Anthony Bennett was the number one overall pick in the 2013 NBA Draft. You could make the argument that he’s been the worst No. 1 draft pick in the history of the NBA. It is pretty tough to top Greg Oden and Kwame Brown, but Bennett is in the process of earning this dubious distinction.
Since getting drafted, Bennett has played for the Cleveland Cavaliers, Minnesota Timberwolves, and Toronto Raptors. At the end of February, the Raps waived Bennett so they could sign Jason Thompson. Since Bennett is only 22 years old, he certainly has time to get back on the right track. However, Bennett must fix his game sooner rather than later.
Before the 2013 NBA Draft, not many people were talking about the center from UNLV. Instead, the talk of the draft focused on Nerlens Noel, Trey Burke, Kelly Olynyk, Victor Oladipo, Cody Zeller, and Otto Porter Jr. In what turned out to be a relatively weak draft, Bennett’s rise to the top of the draft board came as a thunderbolt out of the blue. Everyone thought Nerlens Noel was going to be the first overall pick, but the big man fell to the sixth spot, then got traded from New Orleans to Philadelphia, where he still remains. I was shocked when I heard Anthony Bennett’s name called for the first overall pick, but then I kind of thought what everyone else was thinking–the Cavs probably saw some insane under-the-radar star in Bennett; everything was going to work out just fine for him… and the team.

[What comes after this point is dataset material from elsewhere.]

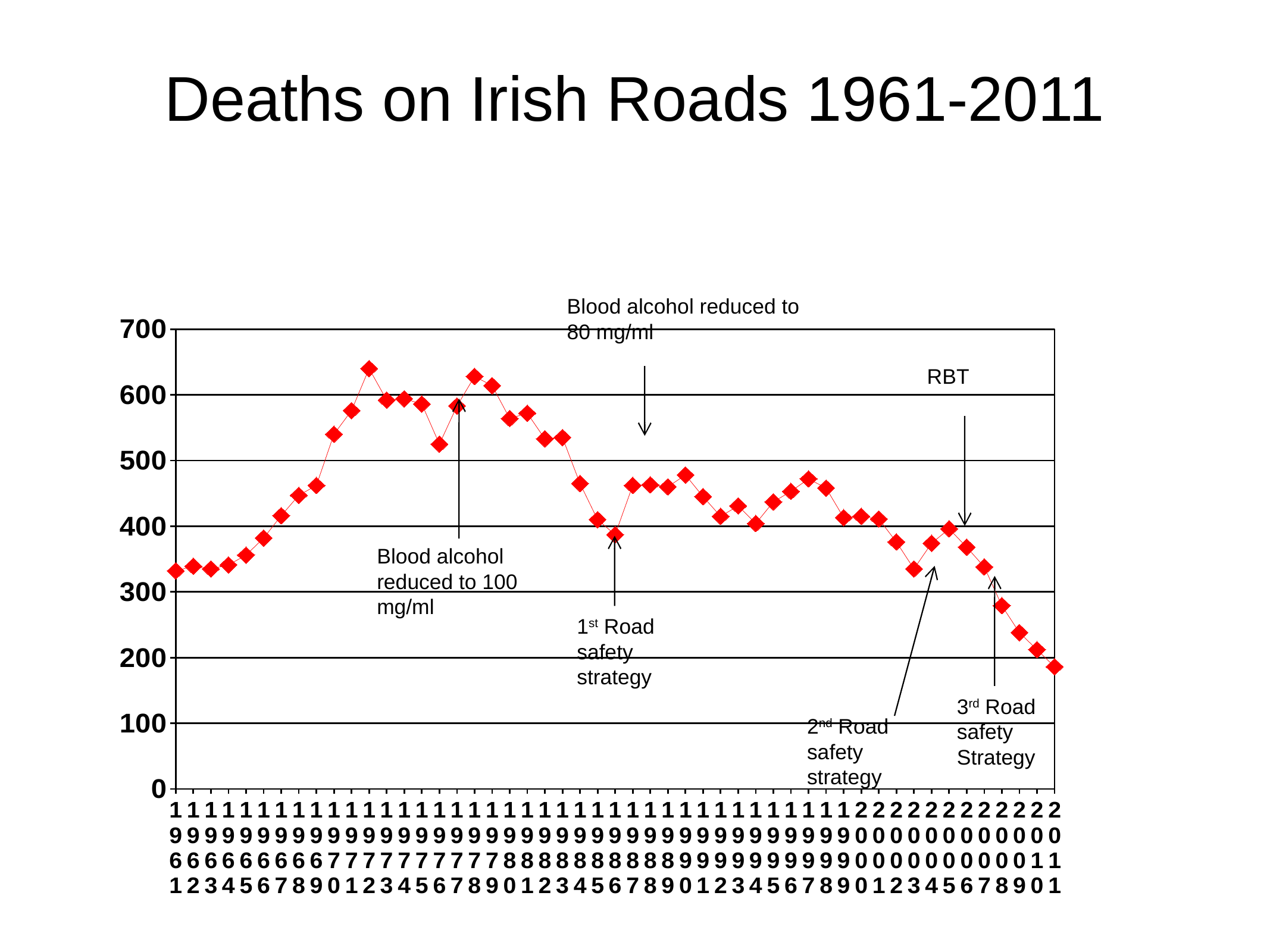
Is the value for 1972 greater or less than 600? greater Which year has the higher value, 1976 or 1978? 1978 Is the value for 1980 greater or less than 500? greater Which annotation on the chart points to the year 2006? RBT What is the title of the chart? Deaths on Irish Roads 1961-2011 Is the value for 2011 greater or less than 300? less Do the values rise or fall between 2005 and 2011? fall How many yearly data points are plotted on the chart? 51 Which year has the lowest number of deaths on the chart? 2011 What kind of chart is shown on the slide? line chart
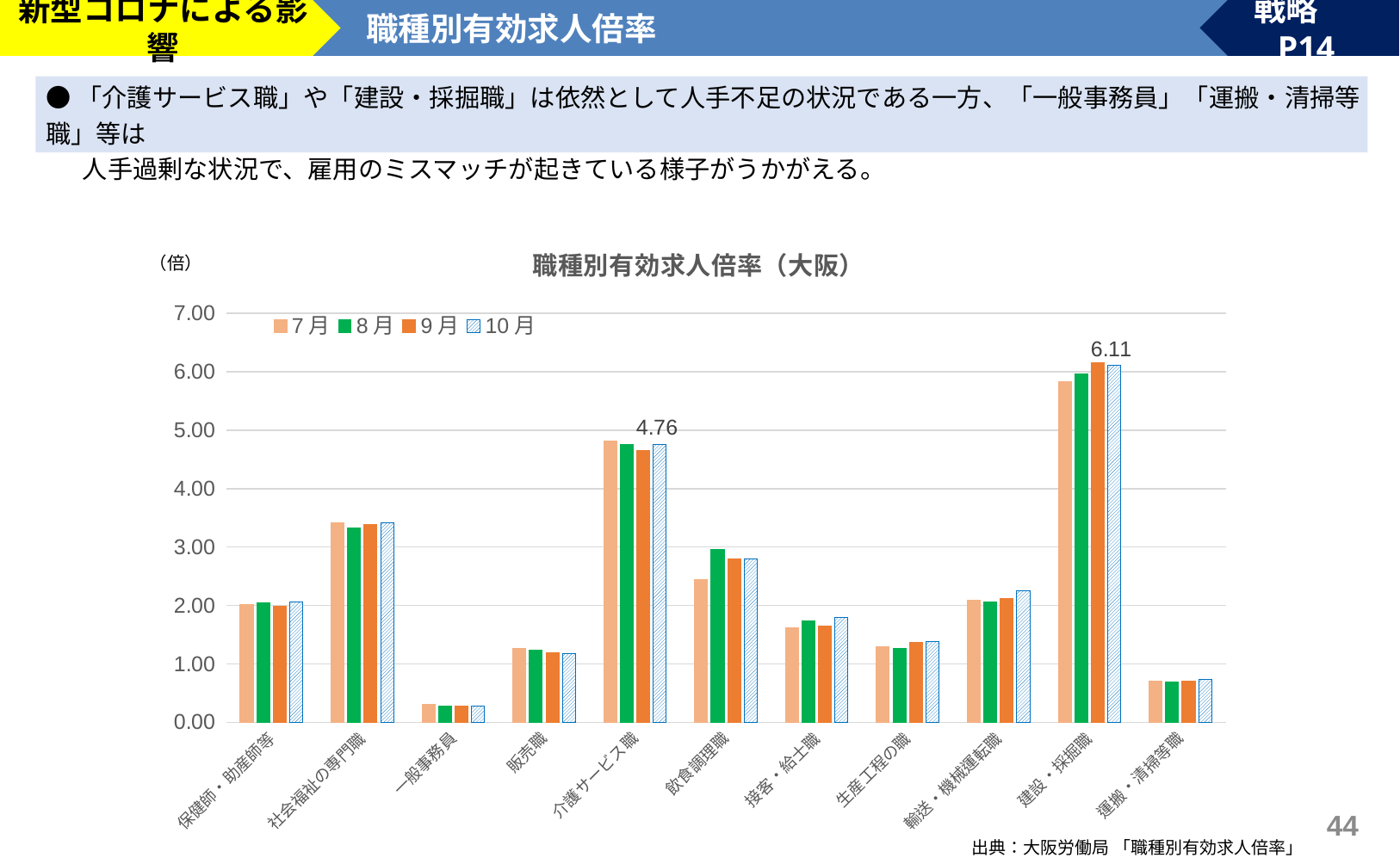
How many series does the legend of the chart list? 4 Are the values for 社会福祉の専門職 greater or less than 3.00? greater What kind of chart is shown on the slide? bar chart How many occupation categories are shown on the x axis of the chart? 11 Which category has higher values, 介護サービス職 or 飲食調理職? 介護サービス職 What is the difference between the labeled value for 建設・採掘職 (6.11) and the labeled value for 介護サービス職 (4.76)? 1.35 Which occupation category has the highest values in the chart? 建設・採掘職 What value is labeled above the 建設・採掘職 group in the chart? 6.11 What value is labeled above the 介護サービス職 group in the chart? 4.76 What is the title of the chart? 職種別有効求人倍率（大阪） Are the values for 一般事務員 greater or less than 1.00? less Which occupation category has the lowest values in the chart? 一般事務員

He’s had absolutely no success in the NBA, and now at 22, Bennett is unemployed. The Toronto Raptors seemed to be the best place for him, given that he preceded Andrew Wiggins by one year as the first Canadian-born player to be drafted first overall. Going to Toronto should’ve helped clear Bennett’s head, and it should have helped him get on the right side of the NBA coin. So many talented young men can’t figure out how to survive in this league; Toronto could have been the site of Bennett’s restoration, but he didn’t play very well in Canada. The improbable became all too real: Bennett found himself becoming the first number one overall draft pick to play in the NBA D-League.
Where should he go from here? Bennett’s road will be long, the journey arduous. Odds are he will end up going overseas or being a bench warmer with a nonexistent role on a solid NBA team. What needs, though, is to go to a young rebuilding team, like the Philadelphia 76ers. There he will get a real opportunity to log substantial minutes. Then he needs to become the baller a lot of draft experts thought he’d be.
What might need to change, at least at the start: Bennett might not want to think he has to do everything on the court. If he can start by making himself into a rebounder and defender — someone who can add value to a team strictly by dint of his work ethic, he can carve out a place for himself in the league. That’s the starting point. Then the offensive skill set can come along in due time, and he can ripen into the player the Cavs hoped he’d become.
If he gets the opportunity to play on an NBA roster, he needs to produce in the realms of rebounding and defense to continue receiving those minutes. Then, he can bring along his offense — the rest of the story will write itself. Simply because he was the first draft pick in his class, he may get future opportunities other guys may not.
Anthony Bennett’s career isn’t over. Not yet.
In the next few years, a young man must start over and rebuild an NBA identity which has been shaken to its foundations.